Feedback on Winnie the Pooh and friends “extraordinary”

Image- SunLive.co.nz  newsie.co.nz

[…] We’ve had extraordinary feedback from last week’s column – the piece on Winnie The Pooh and his friends, post-general election.

The Sun has been overwhelmed* with messages about this column.

Thanks for the feedback. I even got a text from my Dad.

Then that radical, outspoken website, Whale Oil, contacted us and asked if they could re-publish it.  Which we agreed to, which means a whole new audience of Whale Oil followers are now tuned into The Weekend Sun website and SunLive.

Image- SunLive.co.nz  newsie.co.nz

Interestingly, we didn’t get much feedback from the ACT party or Labour.

But a couple of Greens party folk queried why they were left out. Just goes to show you can’t please everybody.

 

Image- SunLive.co.nz  newsie.co.nz

Which is not surprising; the column doesn’t set out to please anyone, rather poke as much borax as possible in as many different directions as possible.

That is probably why our readers enjoyed Brian Roger’s guest post. “Radical, outspoken” Whaleoil doesn’t set out to please anyone either. Like Rogers, we enjoy poking the borax too.

[…] Weird supermarket stuff

Being a hunter-gatherer, I rarely go to the supermarket. I avoid this whenever possible. This week I was instructed to search for Angus beef patties. I couldn’t find Angus but returned with another brand. I was in deep trouble. I still don’t understand.

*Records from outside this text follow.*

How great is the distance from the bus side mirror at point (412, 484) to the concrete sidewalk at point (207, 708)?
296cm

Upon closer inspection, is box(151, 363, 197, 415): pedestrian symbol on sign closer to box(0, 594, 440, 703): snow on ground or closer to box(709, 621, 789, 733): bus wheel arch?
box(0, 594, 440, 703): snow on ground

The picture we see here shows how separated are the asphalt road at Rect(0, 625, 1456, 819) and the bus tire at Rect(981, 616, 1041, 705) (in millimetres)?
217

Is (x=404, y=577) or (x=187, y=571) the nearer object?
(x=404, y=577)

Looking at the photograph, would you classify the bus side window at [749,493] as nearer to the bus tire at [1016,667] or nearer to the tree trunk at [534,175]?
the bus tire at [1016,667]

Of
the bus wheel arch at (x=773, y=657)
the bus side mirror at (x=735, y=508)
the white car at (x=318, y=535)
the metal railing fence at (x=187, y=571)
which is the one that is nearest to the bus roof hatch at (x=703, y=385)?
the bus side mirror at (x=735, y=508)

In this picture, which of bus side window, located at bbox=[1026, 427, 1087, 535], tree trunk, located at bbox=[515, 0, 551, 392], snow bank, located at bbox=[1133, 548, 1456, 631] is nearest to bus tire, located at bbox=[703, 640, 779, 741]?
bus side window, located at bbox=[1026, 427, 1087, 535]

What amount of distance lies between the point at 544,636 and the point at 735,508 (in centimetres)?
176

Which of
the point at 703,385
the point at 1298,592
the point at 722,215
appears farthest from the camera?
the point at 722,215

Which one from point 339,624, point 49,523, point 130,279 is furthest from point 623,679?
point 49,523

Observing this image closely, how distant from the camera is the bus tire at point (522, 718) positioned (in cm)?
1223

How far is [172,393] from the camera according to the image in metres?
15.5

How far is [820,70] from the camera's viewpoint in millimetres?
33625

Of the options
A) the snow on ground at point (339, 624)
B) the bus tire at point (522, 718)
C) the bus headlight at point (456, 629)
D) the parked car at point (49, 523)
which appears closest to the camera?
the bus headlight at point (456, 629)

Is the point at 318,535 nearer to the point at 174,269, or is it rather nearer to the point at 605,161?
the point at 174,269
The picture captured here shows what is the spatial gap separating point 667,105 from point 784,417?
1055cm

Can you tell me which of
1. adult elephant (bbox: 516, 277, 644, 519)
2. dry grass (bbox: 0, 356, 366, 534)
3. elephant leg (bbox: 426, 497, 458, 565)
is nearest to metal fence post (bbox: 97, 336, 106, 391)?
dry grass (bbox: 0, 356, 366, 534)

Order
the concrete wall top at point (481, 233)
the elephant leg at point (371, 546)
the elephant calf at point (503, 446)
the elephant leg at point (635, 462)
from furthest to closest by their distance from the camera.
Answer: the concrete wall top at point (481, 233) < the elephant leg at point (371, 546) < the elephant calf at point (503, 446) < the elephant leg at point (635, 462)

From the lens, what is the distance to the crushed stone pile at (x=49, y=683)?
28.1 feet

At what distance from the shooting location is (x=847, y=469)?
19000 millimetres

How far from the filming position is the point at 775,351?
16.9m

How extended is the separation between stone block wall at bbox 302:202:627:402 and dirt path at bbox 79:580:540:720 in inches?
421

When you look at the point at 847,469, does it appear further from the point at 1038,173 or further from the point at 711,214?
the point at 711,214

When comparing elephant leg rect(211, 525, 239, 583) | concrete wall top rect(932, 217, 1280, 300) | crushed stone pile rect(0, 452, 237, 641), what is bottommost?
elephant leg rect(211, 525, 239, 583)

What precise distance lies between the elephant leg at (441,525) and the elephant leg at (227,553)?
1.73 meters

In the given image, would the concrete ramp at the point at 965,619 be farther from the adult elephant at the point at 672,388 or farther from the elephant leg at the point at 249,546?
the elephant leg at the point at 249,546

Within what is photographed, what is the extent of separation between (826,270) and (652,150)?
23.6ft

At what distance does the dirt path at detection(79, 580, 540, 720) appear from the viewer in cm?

I don’t care what the beefies name was. He’s dead now, so we might as well eat him.

This guy is hilarious I bet he is a closet Whaleoiler.

One good reason to avoid the supermarket, unless you are completely out of rations: it is too easy to buy things that are not necessary. And besides, there are disturbing and weird people in there.

Such as this guy:

People give me grief about wearing zip off pants, Crocs and hats with solar lights. But at least I haven’t sunk to the depravity of skin tight grundies, purple knee stockings under Doc Martens. I don’t like to judge, but I will. […]

[…] Warning:

If you get a deal offering a special on canned meat, beware.

I reckon it’s just spam. […]

[…] Kim Jong and Prez Don continue to rattle their sabres and take us all a step closer to nuclear annihilation.

And Winston is doing exactly what he said he’d do: wait for the special votes to be counted. Despite this, some of the media are trotting out the old line ‘country held to ransom’. What bollocks.

They’re simply waiting for the full result and then getting into coalition talks. Memo to media: Don’t hold your breath.

*How the media measures feedback:

Some interest: The dog woke up.

Great interest: The dog barked and one person commented.

Substantial feedback: The dog sat up for a scratch, the phone rang and more than one email received.

The phone didn’t stop ringing: the phone rang twice, but one of those was a wrong number.

Overwhelmed: Had more than 20 emails, a couple of phone calls, a chat at the Chapel St petrol station and a text from Dad.

Inundated: Stopped counting the emails, upset the Spinners & Weavers, invited to speak at service club meetings.

What a treasure this guy is. Now how do we steal him from The Sun?